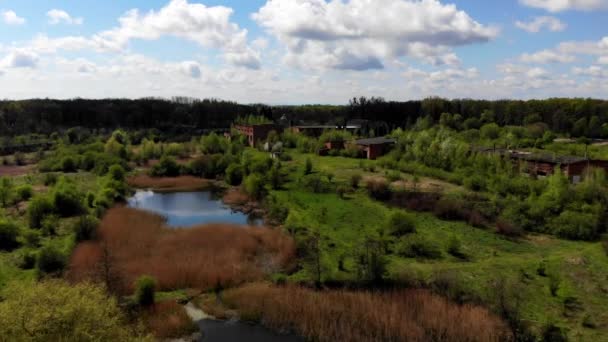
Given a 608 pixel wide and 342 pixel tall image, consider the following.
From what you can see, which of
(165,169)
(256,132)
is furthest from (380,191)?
(256,132)

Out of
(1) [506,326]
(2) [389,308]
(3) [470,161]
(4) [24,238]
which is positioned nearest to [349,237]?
(2) [389,308]

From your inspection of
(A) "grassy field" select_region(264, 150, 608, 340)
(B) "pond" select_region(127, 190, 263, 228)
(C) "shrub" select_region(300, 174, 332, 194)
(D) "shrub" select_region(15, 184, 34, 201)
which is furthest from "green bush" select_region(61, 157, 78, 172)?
(A) "grassy field" select_region(264, 150, 608, 340)

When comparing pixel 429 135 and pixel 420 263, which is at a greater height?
pixel 429 135

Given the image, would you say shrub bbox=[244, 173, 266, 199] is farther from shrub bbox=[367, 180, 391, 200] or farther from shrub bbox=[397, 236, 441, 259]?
shrub bbox=[397, 236, 441, 259]

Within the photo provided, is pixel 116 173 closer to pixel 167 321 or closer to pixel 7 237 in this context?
pixel 7 237

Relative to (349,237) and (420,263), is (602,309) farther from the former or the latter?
(349,237)

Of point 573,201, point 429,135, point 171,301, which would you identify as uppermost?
point 429,135
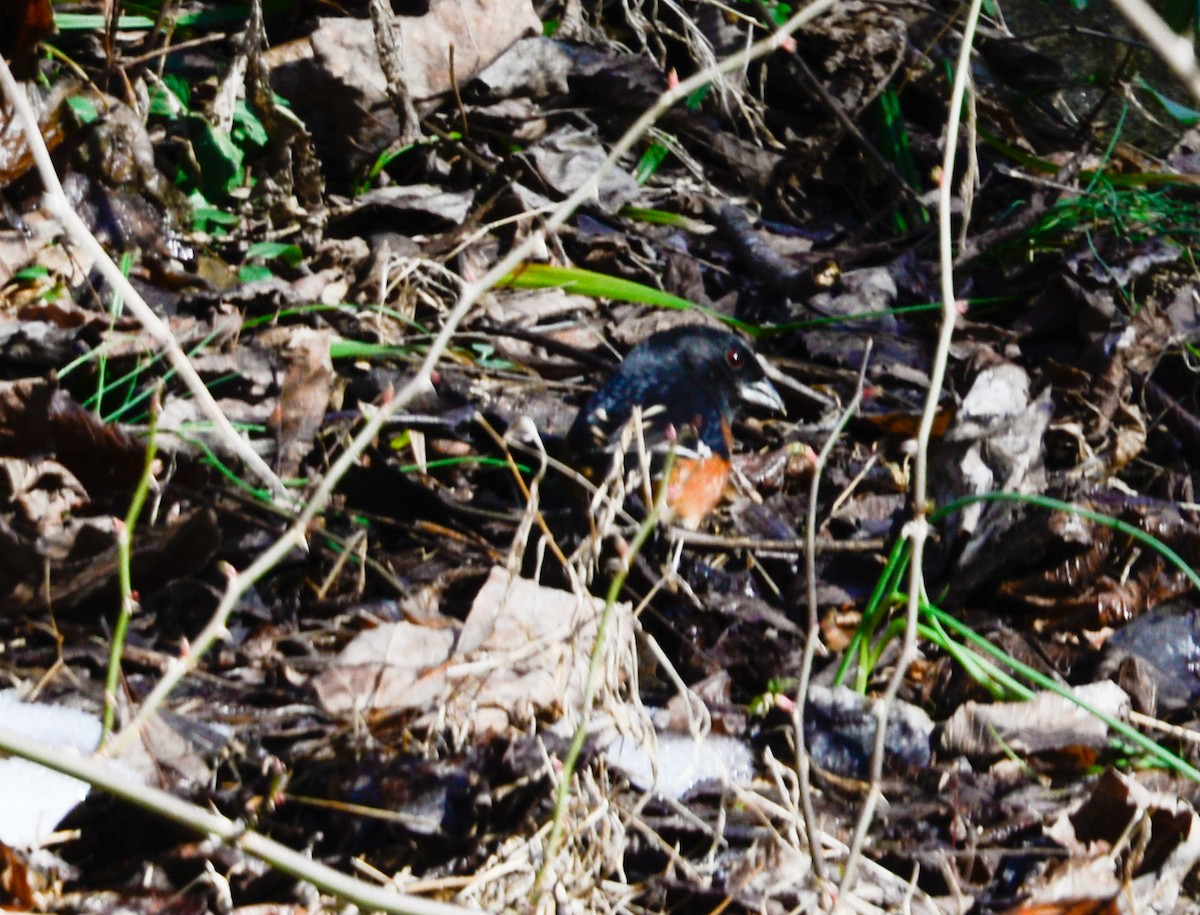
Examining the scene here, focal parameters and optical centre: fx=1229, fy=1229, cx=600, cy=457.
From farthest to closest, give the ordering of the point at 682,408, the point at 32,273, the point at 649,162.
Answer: the point at 649,162, the point at 32,273, the point at 682,408

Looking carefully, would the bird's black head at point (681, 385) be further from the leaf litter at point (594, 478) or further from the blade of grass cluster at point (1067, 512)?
the blade of grass cluster at point (1067, 512)

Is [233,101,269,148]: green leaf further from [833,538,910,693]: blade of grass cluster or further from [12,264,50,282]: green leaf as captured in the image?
[833,538,910,693]: blade of grass cluster

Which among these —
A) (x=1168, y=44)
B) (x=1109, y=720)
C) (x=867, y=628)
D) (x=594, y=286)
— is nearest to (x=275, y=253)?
(x=594, y=286)

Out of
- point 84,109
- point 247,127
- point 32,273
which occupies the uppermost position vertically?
point 84,109

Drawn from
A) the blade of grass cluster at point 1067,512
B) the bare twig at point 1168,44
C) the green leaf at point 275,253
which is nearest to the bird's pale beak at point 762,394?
the blade of grass cluster at point 1067,512

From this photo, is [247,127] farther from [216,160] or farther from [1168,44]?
[1168,44]

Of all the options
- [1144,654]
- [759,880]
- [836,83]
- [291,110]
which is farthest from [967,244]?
[759,880]
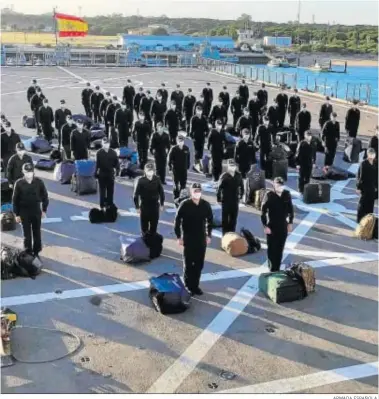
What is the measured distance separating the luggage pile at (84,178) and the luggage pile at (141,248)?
156 inches

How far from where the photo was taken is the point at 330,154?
16.4 m

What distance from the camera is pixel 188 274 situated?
8984mm

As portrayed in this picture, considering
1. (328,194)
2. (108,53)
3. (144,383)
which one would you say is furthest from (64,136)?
(108,53)

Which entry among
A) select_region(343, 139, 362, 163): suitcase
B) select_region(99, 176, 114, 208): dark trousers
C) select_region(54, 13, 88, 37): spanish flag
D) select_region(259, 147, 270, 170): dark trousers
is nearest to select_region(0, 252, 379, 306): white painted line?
select_region(99, 176, 114, 208): dark trousers

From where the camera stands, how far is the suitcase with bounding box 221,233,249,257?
10.5m

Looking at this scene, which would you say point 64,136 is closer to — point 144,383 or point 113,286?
point 113,286

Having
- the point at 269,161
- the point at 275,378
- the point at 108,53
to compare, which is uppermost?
the point at 108,53

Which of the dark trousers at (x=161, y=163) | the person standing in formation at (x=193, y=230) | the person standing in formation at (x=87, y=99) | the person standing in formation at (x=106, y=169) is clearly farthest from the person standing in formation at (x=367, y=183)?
the person standing in formation at (x=87, y=99)

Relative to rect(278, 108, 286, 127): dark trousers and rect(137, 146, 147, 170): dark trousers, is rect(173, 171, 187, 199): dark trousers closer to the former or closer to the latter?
rect(137, 146, 147, 170): dark trousers

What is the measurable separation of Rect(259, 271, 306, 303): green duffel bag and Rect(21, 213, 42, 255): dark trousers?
3.77 meters

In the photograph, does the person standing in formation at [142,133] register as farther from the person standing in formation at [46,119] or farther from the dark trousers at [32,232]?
the dark trousers at [32,232]

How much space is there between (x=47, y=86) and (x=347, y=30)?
77128 mm

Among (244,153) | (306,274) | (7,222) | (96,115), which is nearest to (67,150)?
(7,222)

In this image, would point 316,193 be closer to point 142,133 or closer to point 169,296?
point 142,133
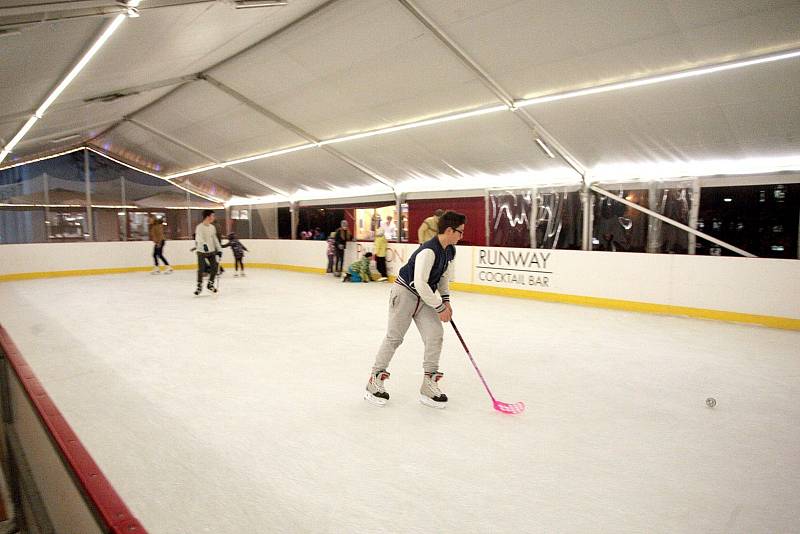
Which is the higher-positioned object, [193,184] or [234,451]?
[193,184]

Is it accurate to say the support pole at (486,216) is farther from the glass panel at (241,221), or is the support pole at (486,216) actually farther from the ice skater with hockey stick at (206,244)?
the glass panel at (241,221)

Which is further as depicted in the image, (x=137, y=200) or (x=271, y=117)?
(x=137, y=200)

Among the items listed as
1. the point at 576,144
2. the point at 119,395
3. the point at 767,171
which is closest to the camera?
the point at 119,395

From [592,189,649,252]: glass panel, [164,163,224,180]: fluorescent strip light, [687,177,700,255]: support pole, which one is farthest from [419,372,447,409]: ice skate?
[164,163,224,180]: fluorescent strip light

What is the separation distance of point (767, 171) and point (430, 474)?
7.14 m

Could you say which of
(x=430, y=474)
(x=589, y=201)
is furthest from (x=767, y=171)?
(x=430, y=474)

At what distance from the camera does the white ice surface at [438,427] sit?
2143mm

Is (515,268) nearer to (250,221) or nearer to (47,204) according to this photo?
(250,221)

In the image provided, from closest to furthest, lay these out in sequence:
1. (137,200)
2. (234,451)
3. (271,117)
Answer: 1. (234,451)
2. (271,117)
3. (137,200)

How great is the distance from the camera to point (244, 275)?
12.4 metres

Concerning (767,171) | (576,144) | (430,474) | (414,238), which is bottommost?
(430,474)

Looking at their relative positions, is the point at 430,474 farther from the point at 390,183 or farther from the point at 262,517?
the point at 390,183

# [STATED EXERCISE]
Express every line of the entries above as a JSON list of strings, one string per line, with blank lines omitted. Leave the pictures out of the list.

# [SOLUTION TO THIS EXERCISE]
[
  "Given a 608 pixel wide and 342 pixel tall image, consider the following.",
  "From what you can see, which of",
  "(165,169)",
  "(256,132)",
  "is furthest from (380,191)?",
  "(256,132)",
  "Out of",
  "(1) [506,326]",
  "(2) [389,308]",
  "(3) [470,161]",
  "(4) [24,238]",
  "which is positioned nearest to [349,237]?",
  "(2) [389,308]",
  "From your inspection of",
  "(A) \"grassy field\" select_region(264, 150, 608, 340)",
  "(B) \"pond\" select_region(127, 190, 263, 228)",
  "(C) \"shrub\" select_region(300, 174, 332, 194)",
  "(D) \"shrub\" select_region(15, 184, 34, 201)",
  "which is furthest from \"green bush\" select_region(61, 157, 78, 172)?",
  "(A) \"grassy field\" select_region(264, 150, 608, 340)",
  "When comparing pixel 429 135 and pixel 420 263, which is at a greater height?",
  "pixel 429 135",
  "Given the image, would you say shrub bbox=[244, 173, 266, 199] is farther from shrub bbox=[367, 180, 391, 200] or farther from shrub bbox=[397, 236, 441, 259]?",
  "shrub bbox=[397, 236, 441, 259]",
  "Within the photo provided, is pixel 116 173 closer to pixel 167 321 or closer to pixel 7 237 in this context?",
  "pixel 7 237",
  "Relative to (349,237) and (420,263), is (602,309) farther from the former or the latter?",
  "(349,237)",
  "Of point 573,201, point 429,135, point 171,301, which would you identify as uppermost?",
  "point 429,135",
  "Examining the scene here, focal parameters and optical centre: fx=1229, fy=1229, cx=600, cy=457.",
  "From farthest to closest, give the ordering of the point at 682,408, the point at 32,273, the point at 649,162.",
  "Answer: the point at 649,162, the point at 32,273, the point at 682,408",
  "Looking carefully, would the bird's black head at point (681, 385) be further from the leaf litter at point (594, 478) or further from the blade of grass cluster at point (1067, 512)?",
  "the blade of grass cluster at point (1067, 512)",
  "Is [233,101,269,148]: green leaf further from [833,538,910,693]: blade of grass cluster or further from [12,264,50,282]: green leaf as captured in the image?",
  "[833,538,910,693]: blade of grass cluster",
  "Which among these —",
  "A) (x=1168, y=44)",
  "B) (x=1109, y=720)",
  "C) (x=867, y=628)",
  "D) (x=594, y=286)",
  "— is nearest to (x=275, y=253)?",
  "(x=594, y=286)",
  "Out of",
  "- point 84,109",
  "- point 247,127",
  "- point 32,273",
  "which occupies the uppermost position vertically?",
  "point 84,109",
  "Drawn from",
  "A) the blade of grass cluster at point 1067,512",
  "B) the bare twig at point 1168,44",
  "C) the green leaf at point 275,253",
  "which is nearest to the bird's pale beak at point 762,394?",
  "the blade of grass cluster at point 1067,512",
  "From this photo, is [247,127] farther from [216,160] or farther from [1168,44]?",
  "[1168,44]",
  "Of all the options",
  "- [1144,654]",
  "- [759,880]",
  "- [836,83]",
  "- [291,110]",
  "which is farthest from [967,244]?",
  "[759,880]",
  "What is the measured distance separating the luggage pile at (84,178) and the luggage pile at (141,248)?",
  "156 inches",
  "How far from where the photo was taken is the point at 330,154?",
  "16.4 m",
  "What distance from the camera is pixel 188 274 situated?",
  "8984mm",
  "As portrayed in this picture, considering",
  "1. (328,194)",
  "2. (108,53)",
  "3. (144,383)",
  "which one would you say is furthest from (64,136)?",
  "(108,53)",
  "Which entry among",
  "A) select_region(343, 139, 362, 163): suitcase",
  "B) select_region(99, 176, 114, 208): dark trousers",
  "C) select_region(54, 13, 88, 37): spanish flag",
  "D) select_region(259, 147, 270, 170): dark trousers",
  "is nearest to select_region(0, 252, 379, 306): white painted line?",
  "select_region(99, 176, 114, 208): dark trousers",
  "From where the camera stands, how far is the suitcase with bounding box 221,233,249,257?",
  "10.5m",
  "Looking at this scene, which would you say point 64,136 is closer to — point 144,383 or point 113,286?",
  "point 113,286",
  "Having",
  "- the point at 269,161",
  "- the point at 275,378",
  "- the point at 108,53",
  "to compare, which is uppermost?",
  "the point at 108,53",
  "Which of the dark trousers at (x=161, y=163) | the person standing in formation at (x=193, y=230) | the person standing in formation at (x=87, y=99) | the person standing in formation at (x=106, y=169) is clearly farthest from the person standing in formation at (x=367, y=183)?",
  "the person standing in formation at (x=87, y=99)",
  "Relative to rect(278, 108, 286, 127): dark trousers and rect(137, 146, 147, 170): dark trousers, is rect(173, 171, 187, 199): dark trousers closer to the former or closer to the latter?",
  "rect(137, 146, 147, 170): dark trousers",
  "What is the measurable separation of Rect(259, 271, 306, 303): green duffel bag and Rect(21, 213, 42, 255): dark trousers?",
  "3.77 meters",
  "In the photograph, does the person standing in formation at [142,133] register as farther from the person standing in formation at [46,119] or farther from the dark trousers at [32,232]?",
  "the dark trousers at [32,232]",
  "How much space is there between (x=47, y=86) and (x=347, y=30)?",
  "77128 mm",
  "Among (244,153) | (306,274) | (7,222) | (96,115), which is nearest to (67,150)?",
  "(7,222)",
  "In this image, would point 316,193 be closer to point 142,133 or closer to point 169,296?",
  "point 142,133",
  "Which is the higher-positioned object, [193,184] or [234,451]?",
  "[193,184]",
  "Is it accurate to say the support pole at (486,216) is farther from the glass panel at (241,221), or is the support pole at (486,216) actually farther from the ice skater with hockey stick at (206,244)?",
  "the glass panel at (241,221)",
  "Which is further as depicted in the image, (x=137, y=200) or (x=271, y=117)?",
  "(x=137, y=200)",
  "Among the items listed as",
  "1. the point at 576,144",
  "2. the point at 119,395",
  "3. the point at 767,171",
  "which is closest to the camera?",
  "the point at 119,395",
  "From [592,189,649,252]: glass panel, [164,163,224,180]: fluorescent strip light, [687,177,700,255]: support pole, which one is farthest from [419,372,447,409]: ice skate?",
  "[164,163,224,180]: fluorescent strip light",
  "What is the separation distance of point (767, 171) and point (430, 474)?",
  "7.14 m",
  "Could you say which of",
  "(x=430, y=474)",
  "(x=589, y=201)",
  "is furthest from (x=767, y=171)?",
  "(x=430, y=474)",
  "At what distance from the camera does the white ice surface at [438,427] sit?",
  "2143mm",
  "Is (515,268) nearer to (250,221) or nearer to (47,204) according to this photo?",
  "(250,221)",
  "In the image provided, from closest to furthest, lay these out in sequence:",
  "1. (137,200)",
  "2. (234,451)",
  "3. (271,117)",
  "Answer: 1. (234,451)",
  "2. (271,117)",
  "3. (137,200)",
  "How great is the distance from the camera to point (244, 275)?",
  "12.4 metres",
  "Concerning (767,171) | (576,144) | (430,474) | (414,238), which is bottommost?",
  "(430,474)",
  "Looking at their relative positions, is the point at 430,474 farther from the point at 390,183 or farther from the point at 262,517?",
  "the point at 390,183"
]